● **EXERCISE DIRECTIONS**
Transcribe the entries below exactly, starting with the line that has "genus: Phacochoerus" and stopping after the line that has "scientific name: Bos taurus"; no pictures belong in the copy.
BEGIN DATA TO USE
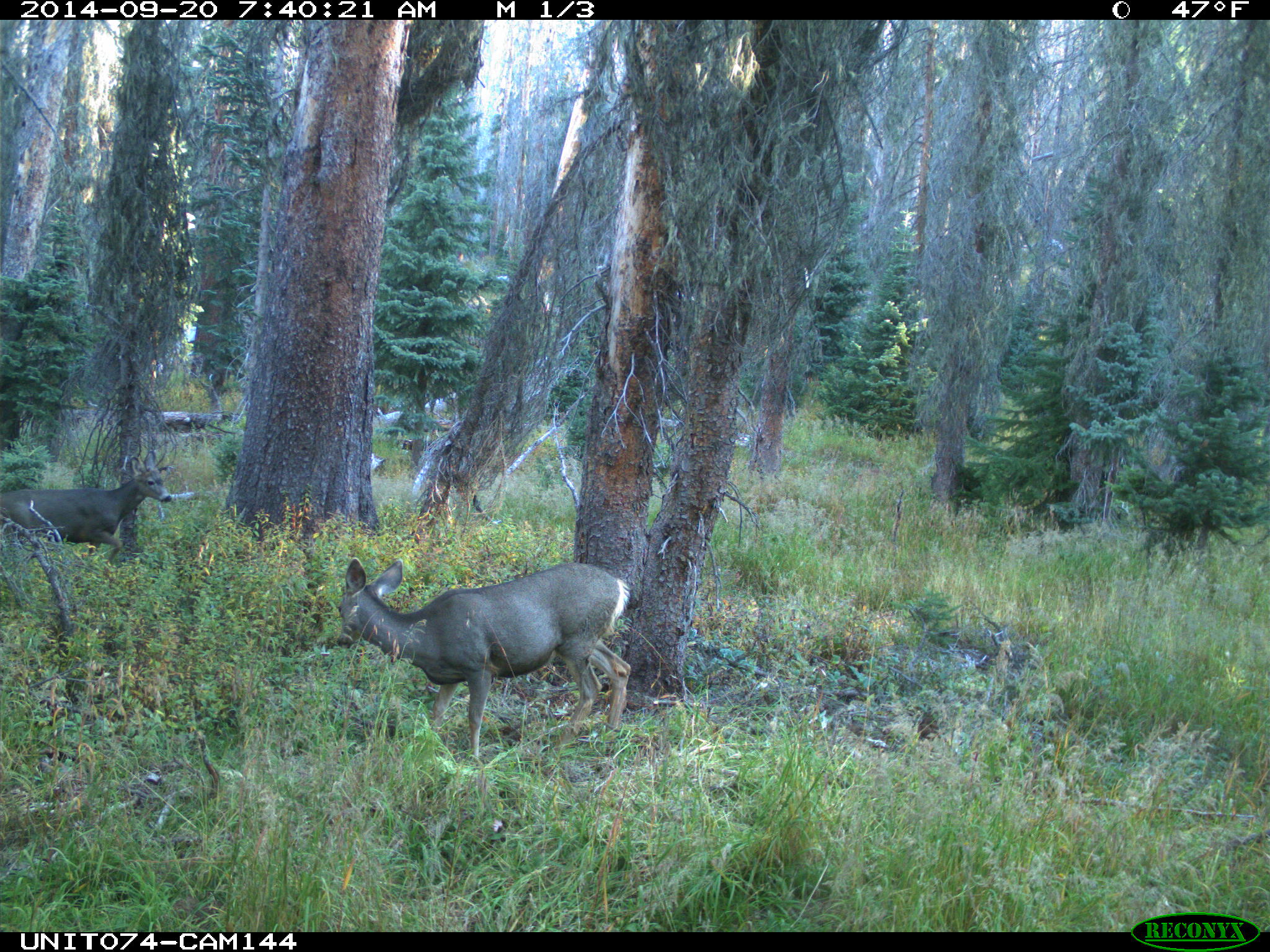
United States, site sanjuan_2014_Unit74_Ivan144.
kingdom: Animalia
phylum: Chordata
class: Mammalia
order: Artiodactyla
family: Cervidae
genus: Odocoileus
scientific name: Odocoileus hemionus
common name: mule deer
Odocoileus hemionus (mule deer).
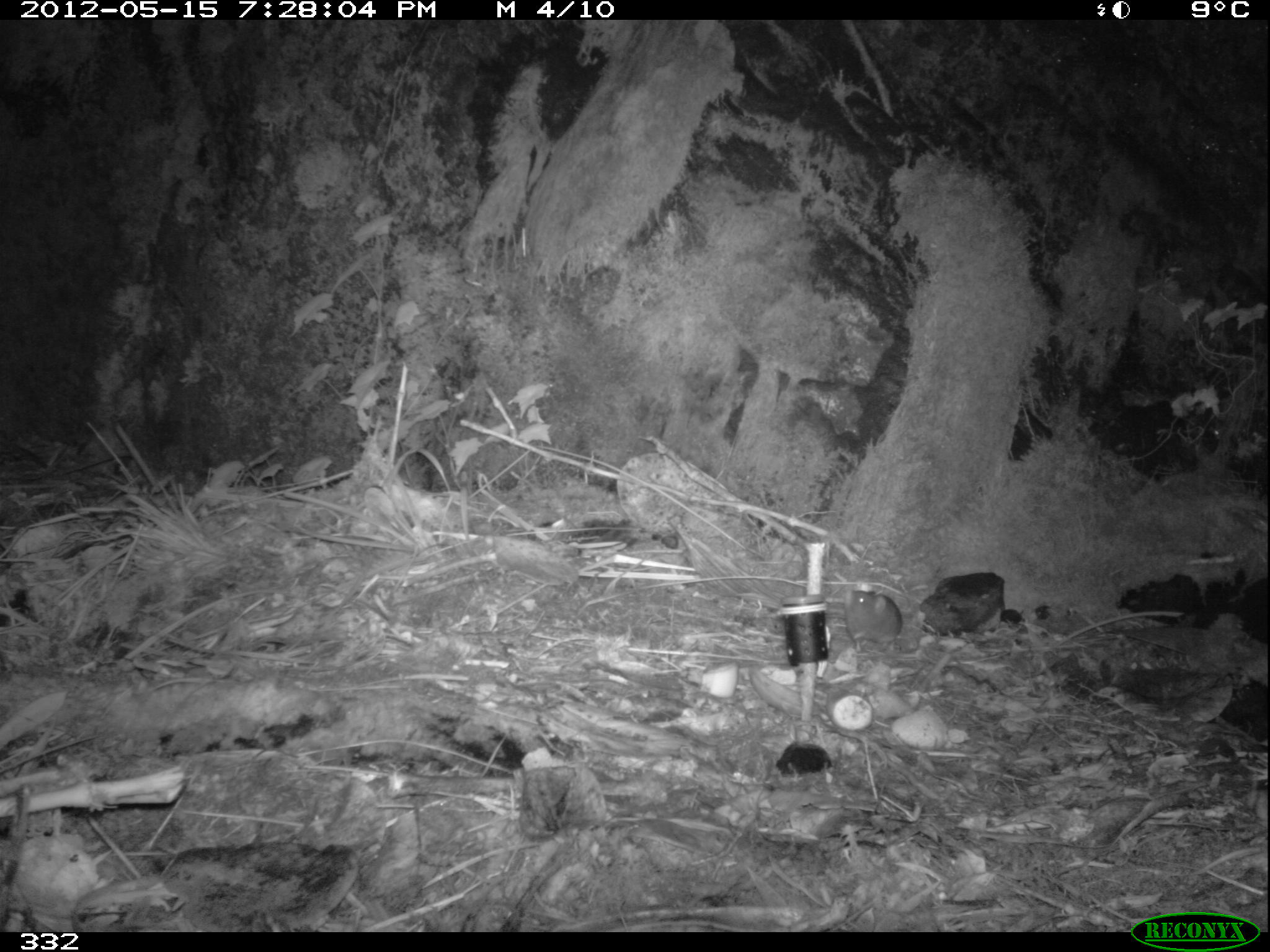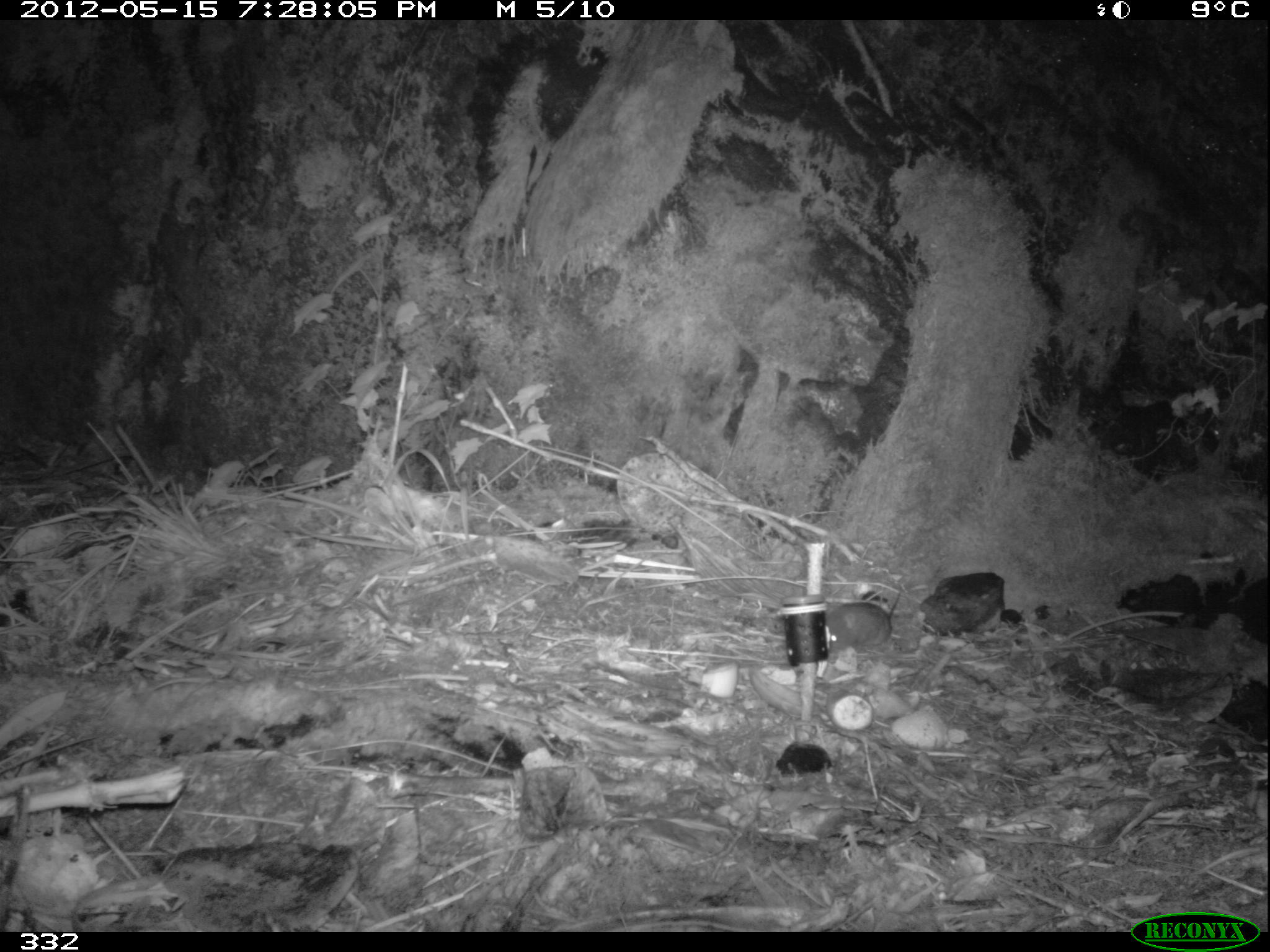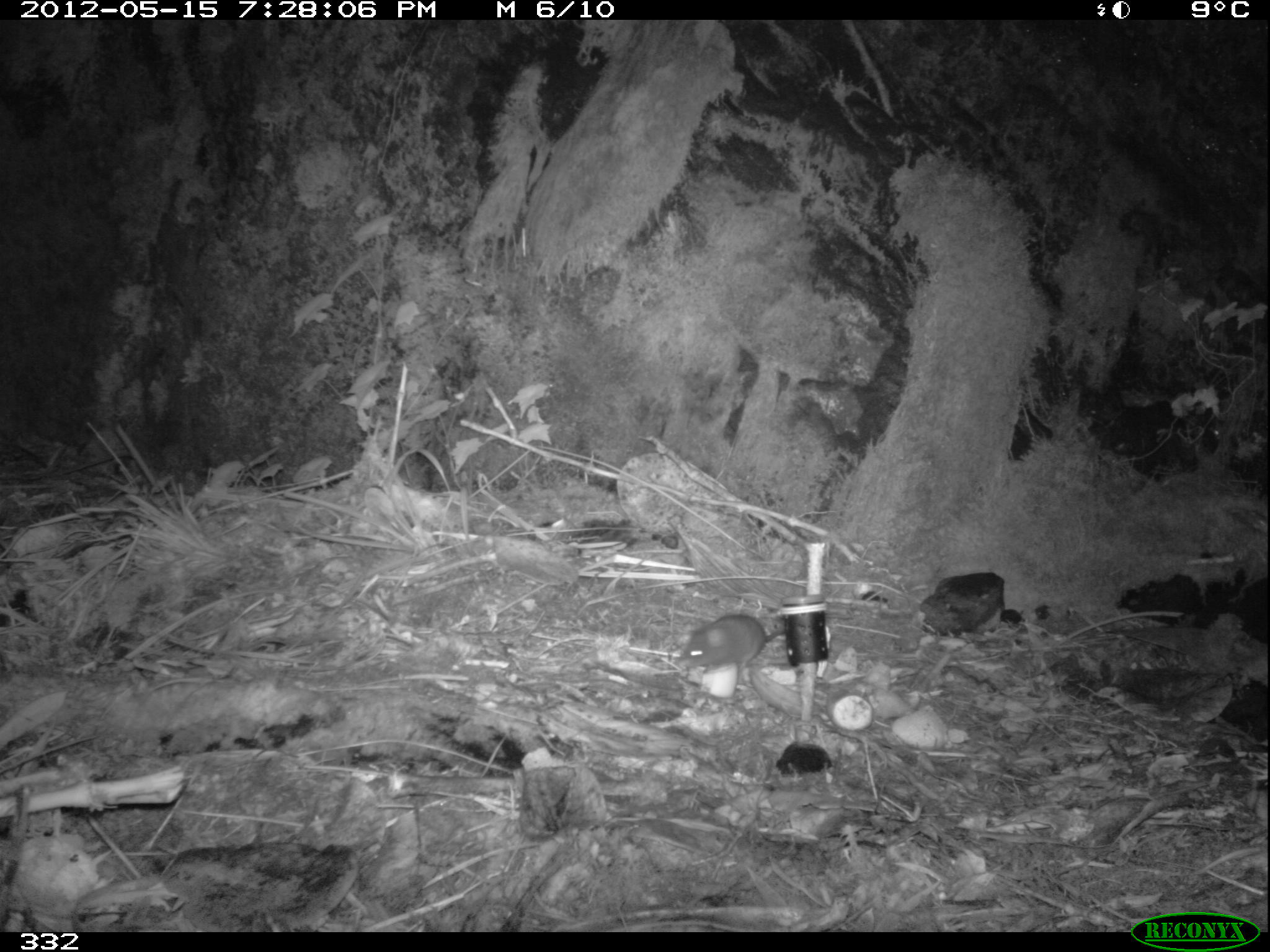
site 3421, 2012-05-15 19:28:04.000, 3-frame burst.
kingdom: Animalia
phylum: Chordata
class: Mammalia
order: Rodentia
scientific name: Rodentia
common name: rodents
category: unknown rodent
Unknown rodent (rodents) (Rodentia).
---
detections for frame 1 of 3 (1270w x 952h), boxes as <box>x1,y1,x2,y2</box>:
unknown rodent: <box>841,587,903,652</box>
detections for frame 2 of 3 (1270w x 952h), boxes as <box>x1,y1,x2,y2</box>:
unknown rodent: <box>823,590,901,652</box>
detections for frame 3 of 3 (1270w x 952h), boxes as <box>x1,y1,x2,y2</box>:
unknown rodent: <box>680,612,785,666</box>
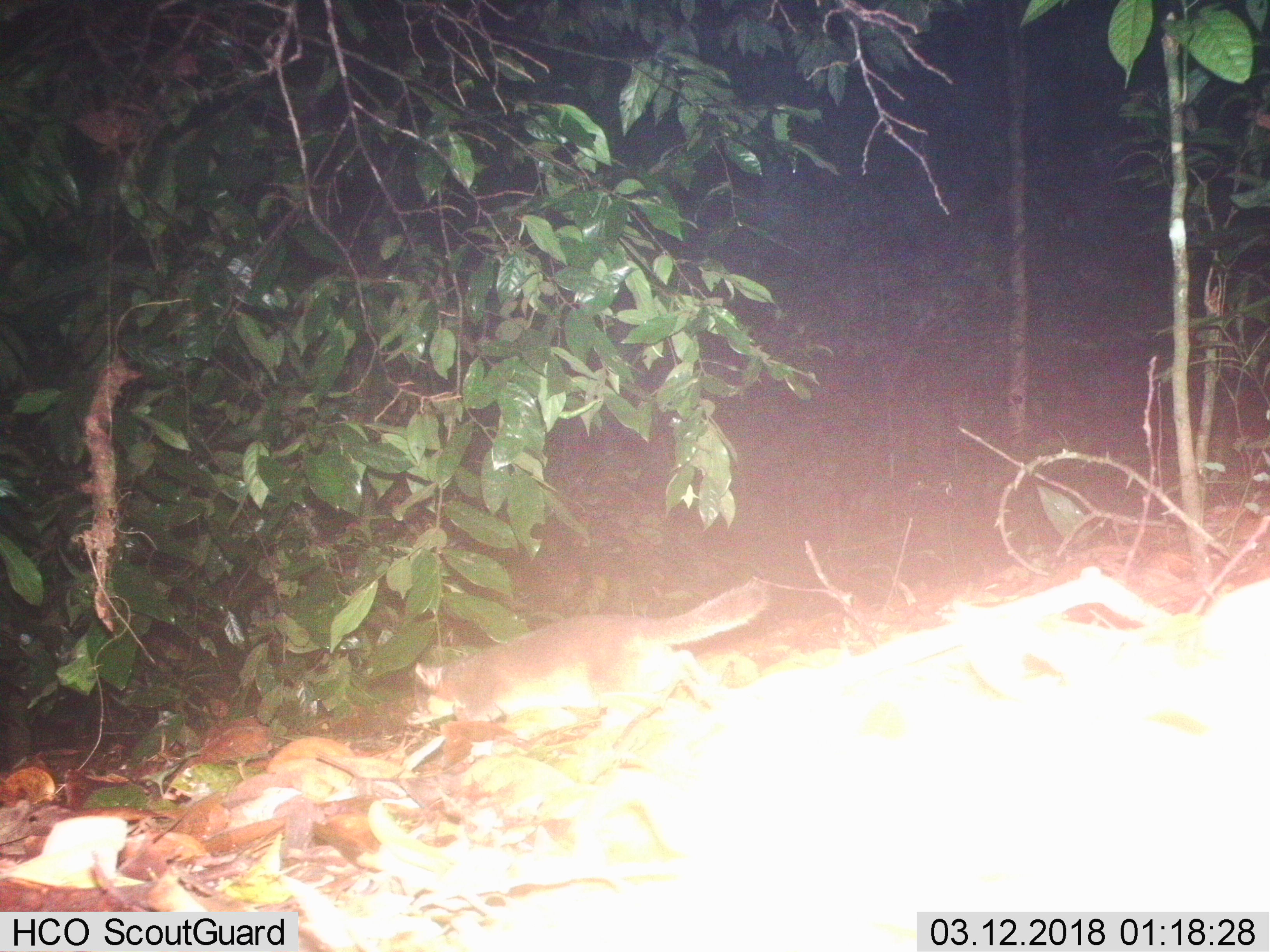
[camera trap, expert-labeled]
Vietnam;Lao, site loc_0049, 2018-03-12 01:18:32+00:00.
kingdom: Animalia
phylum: Chordata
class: Mammalia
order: Carnivora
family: Mustelidae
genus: Melogale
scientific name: Melogale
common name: ferret badger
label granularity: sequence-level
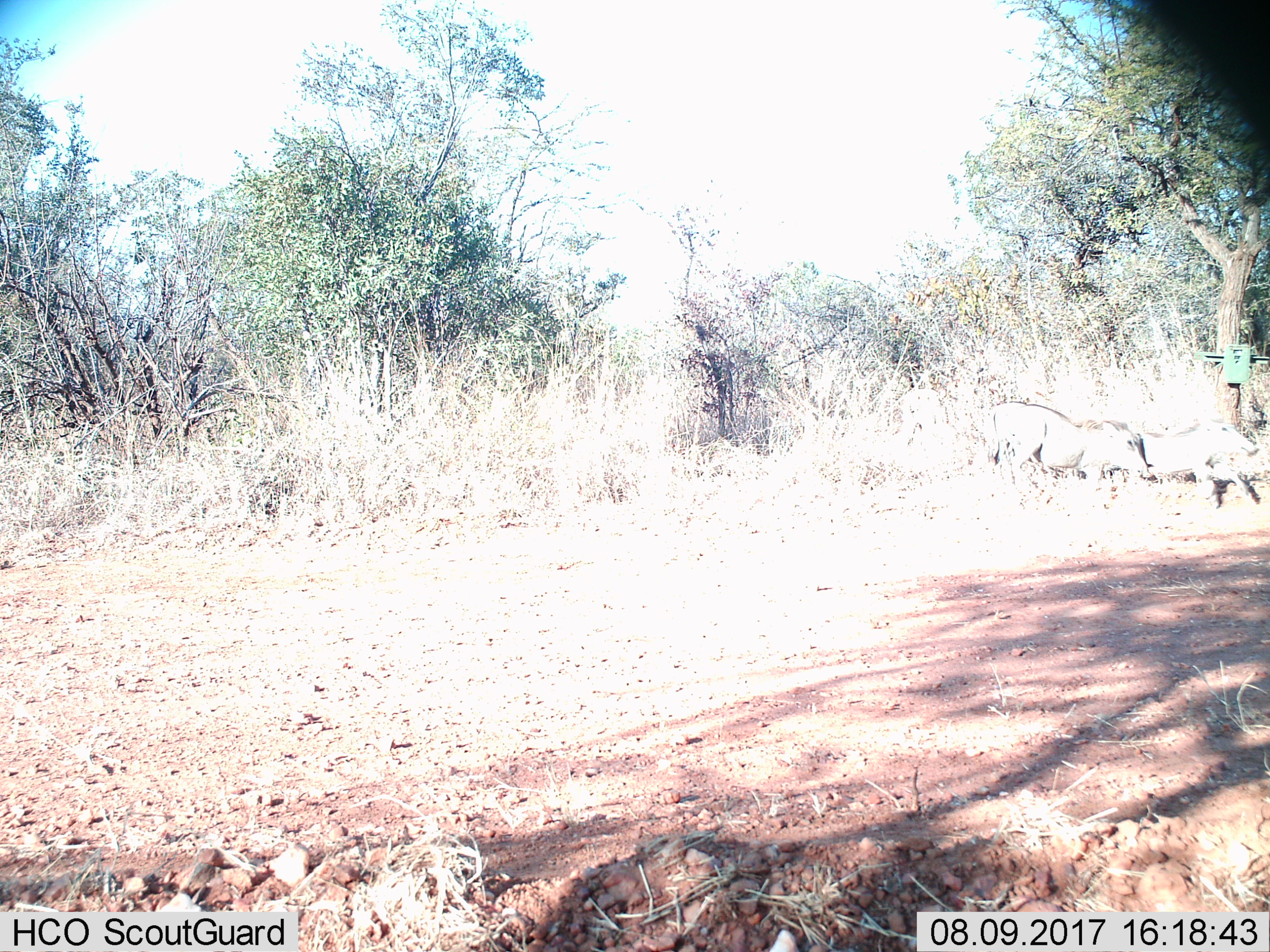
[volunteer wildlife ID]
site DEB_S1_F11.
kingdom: Animalia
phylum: Chordata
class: Mammalia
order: Artiodactyla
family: Suidae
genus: Phacochoerus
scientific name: Phacochoerus africanus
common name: warthog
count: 2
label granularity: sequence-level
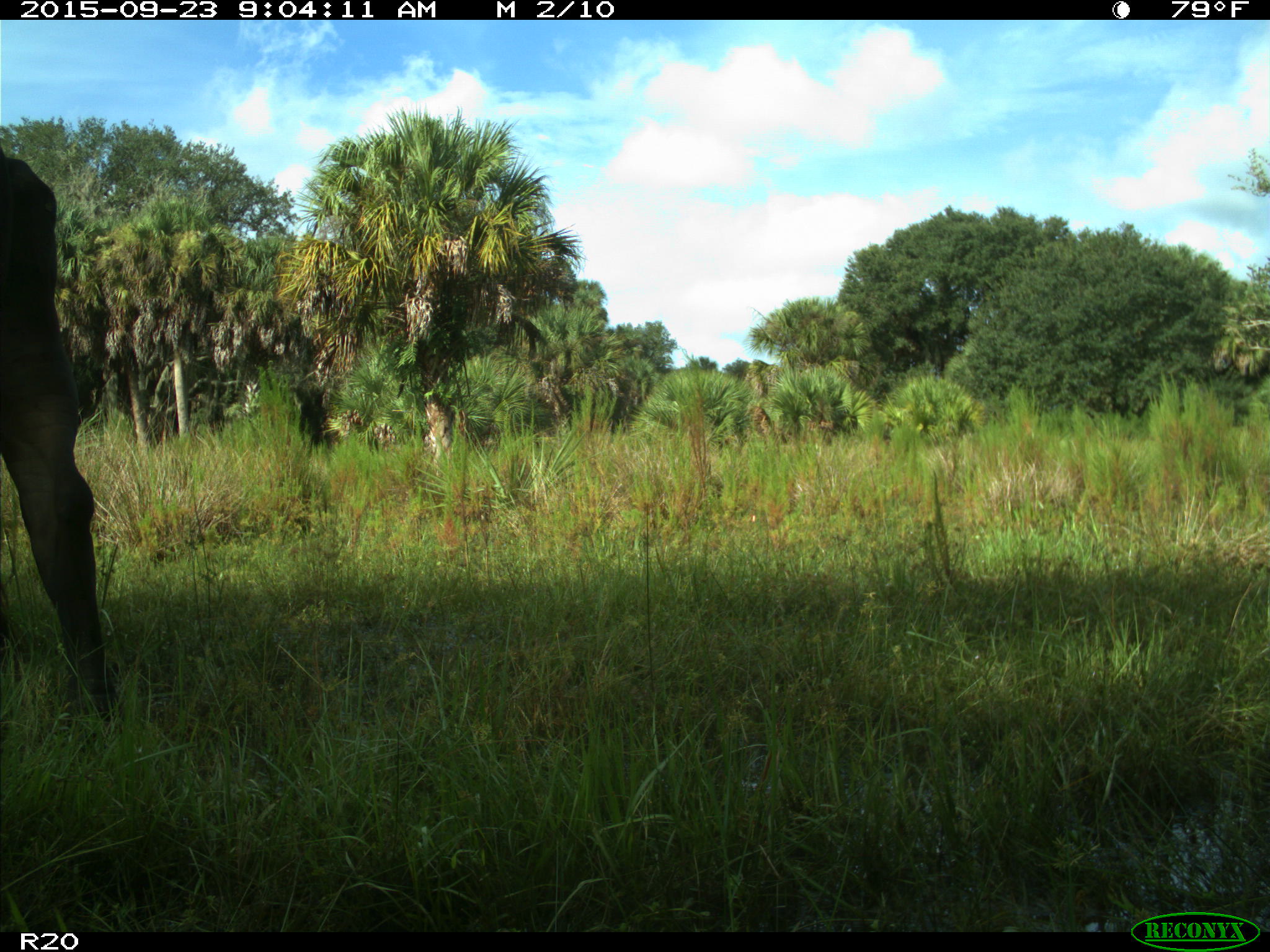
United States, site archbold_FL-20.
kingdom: Animalia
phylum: Chordata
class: Mammalia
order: Artiodactyla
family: Bovidae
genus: Bos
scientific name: Bos taurus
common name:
END DATA TO USE
● **RESPONSE TO THE EXERCISE**
genus: Phacochoerus
scientific name: Phacochoerus africanus
common name: warthog
count: 2
label granularity: sequence-level
United States, site archbold_FL-20.
kingdom: Animalia
phylum: Chordata
class: Mammalia
order: Artiodactyla
family: Bovidae
genus: Bos
scientific name: Bos taurus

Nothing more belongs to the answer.